#### SOURCE TEXT
*****

Graava KAPS tyre inflator the next big thing?

Could the Graava KAPS tyre inflator change the way we ride on multi-surface events? Would being able to change your tyre pressure during a ride be an advantage?

You may have noticed a flurry of stories (this one included) lately about a hub-based tyre inflator. This was trialled in the WorldTour race Dwars Door Vlaanderen, by Jumbo-Visma rider Edoardo Affini. But what is the Graava KAPS system and is it for real?

Who are Graava?

According to the company website the idea for the Graava KAPS system was born during a Dutch beach race in 2015. Graava’s founder Gertjan van Gindere, had taken CO2 cartridges with him with the idea to stop and inflate his tyres after leaving the sand and hitting a long tarmac section. His plan was to run super-soft tyres to deal with 25km of sand at the start, but this would put him at a disadvantage on the tarmac. So stopping and adding more air to his tyres to deal with the hard stuff seemed a good idea – would have put him at a disadvantage when he hit the final 8km of sand though! In the end the race was so fast that he just ran the same pressure all the way round, stopping was not an option.

Graava KAPS internal view
In this still from the Graava KAPS video you get an idea how the air is circulated

During the race van Gindere asked himself, “why there wasn’t a system that made it possible to increase or decrease the tyre pressure while cycling”. There followed various other instances of leaking or slow punctures that finally led him to start working on the KAPS system. After gathering a team of engineers and a few years of tweaking, Graava KAPS wheels are ready to pre-order now, with delivery expected to be January ’24.

What is Graava KAPS?

So what is Graava’s KAPS system, how does it work and do you need one? Looking through Graava’s website and the system seems fairly simple, although technically difficult. At the heart of the hub is a multi-stage membrane pump. These pumps are activated when a cam mounted on the rotating axle passes under them, forcing a piston up, a spring then returns it. Repeat that action three times every rotation and you have inflation. A clutch separates the pump, so it only works when you activate it, power loss during operation is claimed to be 4 watts.

This image from Graava, show the airline running into the valve, which can still be pumped as normal

An airline runs from the hub, down a spoke to the valve and into the tubeless rim. The valve also has a standard Presta top to it, so you can still inflate with a normal pump if needed. A PCB in the hub has sensors, antenna and miniature electropneumatic valves. This allows the system to monitor and control air pressure. This is all communicated via BLE 5.0 and ANT protocols to your head-unit and the bar-mounted controller. The hub also has a charger port to keep the electrics running.

Three wheelsets to choose from

And all this is built into the Graava KAPS line of wheels, of which there are three covering road, gravel and Mtb. The road model is the GRAVAA R-40|44 this wheelset uses carbon Reserve 40|44 rims with DT Swiss Aerolite/Aero Comp spokes and DT Swiss hub parts. The aero profile rims measure 40mm at the front and 44mm at the rear in height and has a 25.5/25mm front/rear split for the internal width, weight is 1970g. Price for the R40/44 is €4299.

*****

#### RAW DATA

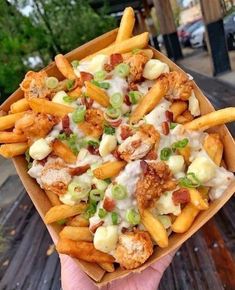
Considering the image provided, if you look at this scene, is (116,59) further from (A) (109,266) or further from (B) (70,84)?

*****

#### OBJECTIVES
1. Using the article on the Graava KAPS tyre inflator, answer the following:
(a) In which race was the system trialled, and by which rider?
(b) When is delivery of the KAPS wheels expected?
(c) What power loss is claimed during operation?
2. Reproduce, word for word, the part of the Graava KAPS article that opens with the words "Could the Graava" and closes with "Who are Graava?".
3. Summarize the article on the Graava KAPS tyre inflator in two sentences.

#### PROBLEM SOLUTIONS
1.
(a) Dwars Door Vlaanderen, by Jumbo-Visma rider Edoardo Affini.
(b) January '24.
(c) 4 watts.

2.
Could the Graava KAPS tyre inflator change the way we ride on multi-surface events? Would being able to change your tyre pressure during a ride be an advantage?

You may have noticed a flurry of stories (this one included) lately about a hub-based tyre inflator. This was trialled in the WorldTour race Dwars Door Vlaanderen, by Jumbo-Visma rider Edoardo Affini. But what is the Graava KAPS system and is it for real?

Who are Graava?

3. The Graava KAPS system, whose idea was born during a Dutch beach race in 2015, uses a clutch-engaged, cam-driven membrane pump in the hub to change tyre pressure while riding, sending air down a spoke to the valve of the tubeless rim. Sensors and valves in the hub monitor and control the pressure and communicate with the head-unit and a bar-mounted controller, and the system comes in road, gravel and Mtb wheelsets that can be pre-ordered now, with delivery expected in January '24.